I woke, and upon opening my eyes I briefly saw you sitting there, watching me. Your brunette hair a quickly fading memory.
She had asked why I chose you, and I stated that you were different than you were before. You were willing to get personal, involved in others lives now, as though you genuinely cared for them and what they were going through. She seemed perplexed by it all and was surprised when I told her that I had known you before.
All in all, what seemed to be a closeness was only superficial … still. Even though I gave of myself and it appeared as though you accepted, the connection was not solid, more like a fragmented dream ~ of course, it was.
I wipe the cookie crumbs from the desk, last nights midnight snack. Relieved, I rest in knowing today is a week day, and I get to go to work. Tasks await to take my mind off all of this.
I ponder the day when retirement comes and wonder what I will fill my days with. I must develop hobbies, and so I practice in my spare time to get good at some things, ie: soil tending for proper growth of herbs, making of medicines and balms, lotions and salves, deodorants and tooth pastes. What else? Perhaps painting, and writing, drawing and tiling. Tiling … now that could be fun, creating mosaics of beauty wherever I can.

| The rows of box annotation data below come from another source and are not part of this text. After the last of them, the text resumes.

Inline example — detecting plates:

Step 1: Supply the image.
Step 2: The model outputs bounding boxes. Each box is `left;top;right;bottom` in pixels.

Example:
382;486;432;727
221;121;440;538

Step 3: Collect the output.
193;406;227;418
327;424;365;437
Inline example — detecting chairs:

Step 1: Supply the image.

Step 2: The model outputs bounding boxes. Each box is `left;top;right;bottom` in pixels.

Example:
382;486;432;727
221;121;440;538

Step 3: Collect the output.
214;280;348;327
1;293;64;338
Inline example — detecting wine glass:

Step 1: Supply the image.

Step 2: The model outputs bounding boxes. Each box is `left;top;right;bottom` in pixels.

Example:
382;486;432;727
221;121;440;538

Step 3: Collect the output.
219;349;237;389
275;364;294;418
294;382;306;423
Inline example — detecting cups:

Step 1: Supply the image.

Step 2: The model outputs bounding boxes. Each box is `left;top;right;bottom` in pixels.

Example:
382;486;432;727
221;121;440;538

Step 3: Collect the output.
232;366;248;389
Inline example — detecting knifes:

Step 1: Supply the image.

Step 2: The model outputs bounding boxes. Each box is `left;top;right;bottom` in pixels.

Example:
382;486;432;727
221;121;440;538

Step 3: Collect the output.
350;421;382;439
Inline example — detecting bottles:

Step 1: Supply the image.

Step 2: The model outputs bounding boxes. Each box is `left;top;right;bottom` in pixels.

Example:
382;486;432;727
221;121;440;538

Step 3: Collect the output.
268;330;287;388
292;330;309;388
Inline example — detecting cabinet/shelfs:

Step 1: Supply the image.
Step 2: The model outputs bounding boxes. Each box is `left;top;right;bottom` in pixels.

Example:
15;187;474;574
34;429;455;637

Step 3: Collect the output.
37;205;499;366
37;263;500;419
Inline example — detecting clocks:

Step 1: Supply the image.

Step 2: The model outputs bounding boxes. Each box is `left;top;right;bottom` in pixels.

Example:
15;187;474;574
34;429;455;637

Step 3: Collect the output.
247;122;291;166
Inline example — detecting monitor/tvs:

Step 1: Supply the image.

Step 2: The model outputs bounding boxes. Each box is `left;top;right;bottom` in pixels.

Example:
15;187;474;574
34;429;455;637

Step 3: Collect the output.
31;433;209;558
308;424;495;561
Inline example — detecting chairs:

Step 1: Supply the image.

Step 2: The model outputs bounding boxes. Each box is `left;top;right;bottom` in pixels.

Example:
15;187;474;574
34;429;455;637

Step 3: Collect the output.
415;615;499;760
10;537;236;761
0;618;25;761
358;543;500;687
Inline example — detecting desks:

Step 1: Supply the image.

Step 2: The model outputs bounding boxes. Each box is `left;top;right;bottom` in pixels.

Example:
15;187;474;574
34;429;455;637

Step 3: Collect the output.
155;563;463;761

For now though, I’ll settle for a shower, a taking out of the trash, a packing of lunch, and a job to do. Today is payday. I will be able to pay these bills for one more month, buy medicines which I have not yet learned to replace, and food for the pups along with their toys of course … little surprises that bring such happiness as I watch them run back and forth squeaking their joy into the house.
Briefly I allow my mind to touch on the memory of the watcher, the one who sees me while I sleep. Who is he?